Mike Piazza was drafted in the 62nd round in 1988, out of junior college in Florida. He was not considered a top prospect, or even a prospect at all by many; he was drafted mainly as a favor to Tommy Lasorda, a friend of Piazza's father Vince. He was the 1,390th player drafted that year.
Piazza began his pro career with Salem in the Northwest League, hitting .268/.320/.444 in 57 games. OK performance, but nothing special. His plate discipline was quite mediocre (13 walks, 51 strikeouts in 198 at-bats) though this would become a strength for him later in his career. At this point, he'd be a Grade C prospect.
Moved up to Vero Beach in 1990, he hit just .250/.290/.390 in 88 games, with 11 walks and 68 strikeouts in 272 at-bats. . .not much power, poor plate discipline. Grade C at best, if you'd even consider him a prospect.
Things changed in 1991. For Bakersfield in the California League, Piazza hit .277/.362/.540, with 29 homers, 47 walks, and 83 strikeouts in 448 at-bats. His plate discipline improved from poor to average, and this helped him unleash his power. His defense was also rated as improving, and for the first time he merited mention as a potential top prospect. At this point, he'd be a Grade B- type guy.

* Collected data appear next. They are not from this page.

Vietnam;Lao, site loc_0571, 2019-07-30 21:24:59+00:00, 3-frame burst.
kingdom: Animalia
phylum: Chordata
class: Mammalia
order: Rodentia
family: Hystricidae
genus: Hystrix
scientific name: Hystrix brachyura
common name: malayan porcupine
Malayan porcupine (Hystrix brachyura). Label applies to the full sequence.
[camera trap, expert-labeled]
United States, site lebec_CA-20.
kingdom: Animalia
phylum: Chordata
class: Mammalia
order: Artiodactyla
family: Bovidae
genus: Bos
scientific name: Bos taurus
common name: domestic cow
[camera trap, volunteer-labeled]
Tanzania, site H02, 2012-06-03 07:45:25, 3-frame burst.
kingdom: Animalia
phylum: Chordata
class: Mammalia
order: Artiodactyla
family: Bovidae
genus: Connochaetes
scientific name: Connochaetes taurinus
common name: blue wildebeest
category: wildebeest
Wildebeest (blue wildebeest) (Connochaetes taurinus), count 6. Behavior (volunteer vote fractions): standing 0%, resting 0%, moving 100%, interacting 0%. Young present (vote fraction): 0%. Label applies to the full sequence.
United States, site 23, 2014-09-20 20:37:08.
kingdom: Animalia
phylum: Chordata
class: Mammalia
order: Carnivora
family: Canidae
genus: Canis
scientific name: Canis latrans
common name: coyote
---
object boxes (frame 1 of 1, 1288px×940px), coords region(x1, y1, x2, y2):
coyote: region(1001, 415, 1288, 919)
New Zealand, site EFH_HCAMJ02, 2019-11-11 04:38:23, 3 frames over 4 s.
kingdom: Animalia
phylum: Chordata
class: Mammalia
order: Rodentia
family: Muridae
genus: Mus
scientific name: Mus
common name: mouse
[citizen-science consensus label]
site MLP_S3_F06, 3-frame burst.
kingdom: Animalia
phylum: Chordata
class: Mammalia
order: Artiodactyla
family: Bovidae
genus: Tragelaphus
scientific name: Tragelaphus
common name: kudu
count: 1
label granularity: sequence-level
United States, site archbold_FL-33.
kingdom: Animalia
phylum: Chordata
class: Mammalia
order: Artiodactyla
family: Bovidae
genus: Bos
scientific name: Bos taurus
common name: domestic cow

1992 was the big breakthrough. He began the year by hitting .377 with a .658 SLG in 31 games for San Antonio in the Texas League. Promoted to Triple-A, he hit .341 with 22 doubles, 16 homers, .564 SLG, 37 walks, and 57 strikeouts in 358 at-bats. He hit .232 in a 21-game trial with the Dodgers, but was now considered among the best offensive prospects in the game. He was a bit older at 23 than the ideal top prospect, but his improvement appeared quite genuine.
Piazza hit .318 with 35 homers and 112 RBI as a rookie for the Dodgers in 1993, and the rest is history.
His minor league career is certainly unusual. His first two seasons were mediocre, at best, with no hints of greatness to come. His third campaign was strong, but he needed to prove it was real against higher-level pitching. That he did, crushing Double-A and Triple-A, then doing even better in the majors than he had done in the minors.
If someone told you in the spring of 1991 that Mike Piazza would turn into the best hitting catcher in baseball history, NO ONE would believe you. Not even Tommy Lasorda. Piazza snuck up on everyone, traditionalist and stathead alike.